## [Available data]
*** Begin section ***
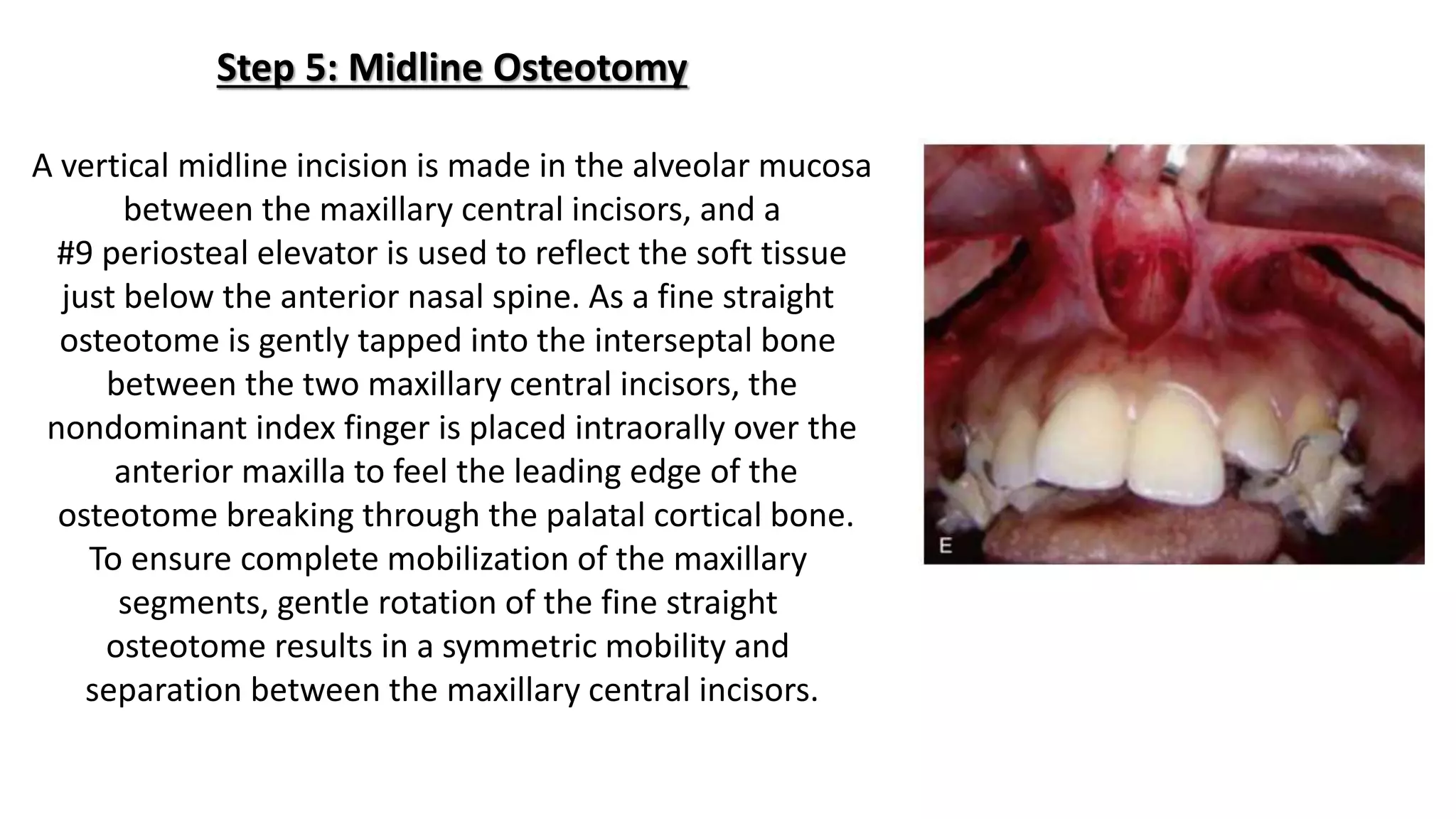 Step 5: Midline Osteotomy

A vertical midline incision is made in the alveolar mucosa between the maxillary central incisors, and a #9 periosteal elevator is used to reflect the soft tissue just below the anterior nasal spine. As a fine straight osteotome is gently tapped into the interseptal bone between the two maxillary central incisors, the nondominant index finger is placed intraorally over the anterior maxilla to feel the leading edge of the osteotome breaking through the palatal cortical bone. To ensure complete mobilization of the maxillary segments, gentle rotation of the fine straight osteotome results in a symmetric mobility and separation between the maxillary central incisors.

E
*** End section ***
## [Work task]
The data must be reproduced exactly, and no picture may appear in the copy.

## [Reply]
 Step 5: Midline Osteotomy

A vertical midline incision is made in the alveolar mucosa between the maxillary central incisors, and a #9 periosteal elevator is used to reflect the soft tissue just below the anterior nasal spine. As a fine straight osteotome is gently tapped into the interseptal bone between the two maxillary central incisors, the nondominant index finger is placed intraorally over the anterior maxilla to feel the leading edge of the osteotome breaking through the palatal cortical bone. To ensure complete mobilization of the maxillary segments, gentle rotation of the fine straight osteotome results in a symmetric mobility and separation between the maxillary central incisors.

E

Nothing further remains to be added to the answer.